• _SOURCE_
In his on-air apology the night of the incident, Brennaman appealed to religion, calling himself “a man of faith.” He also spent considerable time apologizing to “the people who sign my paycheck” and “the people I work with.” He did not apologize to the LGBTQIA+ community, importantly. He also claimed, “I have never used that word in my life.”
Brennaman has laid low in the time since. He finally spoke to Mark Fischer of The New York Post in what was described as his first interview since the incident. The title of Fischer’s article is “Should Thom Brennaman be forgiven?” The article is a bit of a puff piece, focusing on Brennaman’s redemption while only vaguely touching on the damage he did in using an historically oppressive slur.
Fischer notes that Brennaman has been speaking with Evan Millward, an openly gay newscaster for Cincinnati’s WCPO 9, as well as Ryan Messer, a Cincinnati-based LGBTQ activist. Brennaman reportedly had lunch with Millward and will soon have dinner with Messer and his family.

• _REQUEST 1_
List every person named in the passage about Brennaman's apology.

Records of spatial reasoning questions
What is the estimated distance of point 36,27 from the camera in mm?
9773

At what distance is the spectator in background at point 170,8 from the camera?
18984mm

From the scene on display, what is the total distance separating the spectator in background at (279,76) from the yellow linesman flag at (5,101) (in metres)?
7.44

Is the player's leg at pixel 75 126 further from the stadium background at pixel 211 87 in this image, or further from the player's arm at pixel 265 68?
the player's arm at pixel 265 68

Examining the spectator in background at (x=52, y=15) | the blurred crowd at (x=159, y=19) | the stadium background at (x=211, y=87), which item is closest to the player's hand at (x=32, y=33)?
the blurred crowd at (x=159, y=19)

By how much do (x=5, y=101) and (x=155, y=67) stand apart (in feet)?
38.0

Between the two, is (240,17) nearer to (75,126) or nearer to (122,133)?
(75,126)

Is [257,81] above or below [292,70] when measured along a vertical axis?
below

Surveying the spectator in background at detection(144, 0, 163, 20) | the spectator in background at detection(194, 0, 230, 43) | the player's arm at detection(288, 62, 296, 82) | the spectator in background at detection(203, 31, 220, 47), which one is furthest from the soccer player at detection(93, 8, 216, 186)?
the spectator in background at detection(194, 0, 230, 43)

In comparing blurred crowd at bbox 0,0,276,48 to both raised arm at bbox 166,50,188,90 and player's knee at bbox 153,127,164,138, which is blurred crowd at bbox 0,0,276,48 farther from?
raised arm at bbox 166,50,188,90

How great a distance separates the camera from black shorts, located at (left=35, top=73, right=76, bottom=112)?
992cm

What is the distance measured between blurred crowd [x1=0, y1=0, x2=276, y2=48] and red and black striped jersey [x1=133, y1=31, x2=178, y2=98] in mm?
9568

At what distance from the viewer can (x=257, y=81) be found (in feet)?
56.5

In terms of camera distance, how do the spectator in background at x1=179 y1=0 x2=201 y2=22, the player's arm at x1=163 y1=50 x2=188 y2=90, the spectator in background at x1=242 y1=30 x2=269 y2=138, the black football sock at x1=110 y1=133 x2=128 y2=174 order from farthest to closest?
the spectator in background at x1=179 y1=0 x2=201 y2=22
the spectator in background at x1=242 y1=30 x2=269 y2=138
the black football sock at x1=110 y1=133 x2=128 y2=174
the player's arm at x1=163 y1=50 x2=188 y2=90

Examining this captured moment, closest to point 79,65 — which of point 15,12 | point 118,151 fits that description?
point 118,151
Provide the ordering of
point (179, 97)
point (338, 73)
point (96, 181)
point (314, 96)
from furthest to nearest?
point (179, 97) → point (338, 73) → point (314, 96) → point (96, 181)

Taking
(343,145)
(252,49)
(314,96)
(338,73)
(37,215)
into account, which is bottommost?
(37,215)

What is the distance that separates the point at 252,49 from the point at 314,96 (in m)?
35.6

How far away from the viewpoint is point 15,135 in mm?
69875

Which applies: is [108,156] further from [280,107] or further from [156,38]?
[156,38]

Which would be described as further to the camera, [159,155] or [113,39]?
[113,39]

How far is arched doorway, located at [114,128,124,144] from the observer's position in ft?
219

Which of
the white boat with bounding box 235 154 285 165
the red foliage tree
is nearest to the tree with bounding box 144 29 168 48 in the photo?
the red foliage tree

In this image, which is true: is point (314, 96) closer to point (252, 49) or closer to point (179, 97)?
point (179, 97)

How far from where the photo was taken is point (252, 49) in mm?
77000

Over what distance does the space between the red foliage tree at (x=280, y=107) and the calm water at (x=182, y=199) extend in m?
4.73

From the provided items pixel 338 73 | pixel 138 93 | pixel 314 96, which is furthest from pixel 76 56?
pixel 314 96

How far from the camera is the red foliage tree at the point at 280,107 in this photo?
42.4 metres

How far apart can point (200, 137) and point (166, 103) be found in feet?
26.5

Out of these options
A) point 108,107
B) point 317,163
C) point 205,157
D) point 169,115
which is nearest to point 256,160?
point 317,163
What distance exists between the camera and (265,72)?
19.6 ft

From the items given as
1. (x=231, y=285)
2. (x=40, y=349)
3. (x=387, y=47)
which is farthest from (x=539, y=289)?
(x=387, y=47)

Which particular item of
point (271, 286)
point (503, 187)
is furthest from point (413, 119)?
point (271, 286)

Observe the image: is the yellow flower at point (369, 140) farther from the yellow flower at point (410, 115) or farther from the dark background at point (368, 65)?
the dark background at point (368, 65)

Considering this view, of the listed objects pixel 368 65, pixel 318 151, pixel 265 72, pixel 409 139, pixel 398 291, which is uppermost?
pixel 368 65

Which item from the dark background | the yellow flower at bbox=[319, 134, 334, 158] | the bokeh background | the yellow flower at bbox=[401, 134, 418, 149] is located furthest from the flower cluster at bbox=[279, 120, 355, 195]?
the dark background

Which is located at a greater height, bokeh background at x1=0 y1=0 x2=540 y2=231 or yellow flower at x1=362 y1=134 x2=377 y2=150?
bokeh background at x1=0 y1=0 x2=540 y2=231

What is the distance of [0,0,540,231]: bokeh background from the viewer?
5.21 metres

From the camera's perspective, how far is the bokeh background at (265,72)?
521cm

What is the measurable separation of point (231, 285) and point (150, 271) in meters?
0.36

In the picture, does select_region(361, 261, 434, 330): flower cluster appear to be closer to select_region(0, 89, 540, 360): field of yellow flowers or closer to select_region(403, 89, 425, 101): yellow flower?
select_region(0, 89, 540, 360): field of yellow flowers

• _REQUEST 2_
In the records, copy out the lines from the one containing "Which is located" up to and including the one containing "5.21 metres".

• _OUTPUT 1_
Thom Brennaman
Mark Fischer
Evan Millward
Ryan Messer

• _OUTPUT 2_
Which is located at a greater height, bokeh background at x1=0 y1=0 x2=540 y2=231 or yellow flower at x1=362 y1=134 x2=377 y2=150?
bokeh background at x1=0 y1=0 x2=540 y2=231

What is the distance of [0,0,540,231]: bokeh background from the viewer?
5.21 metres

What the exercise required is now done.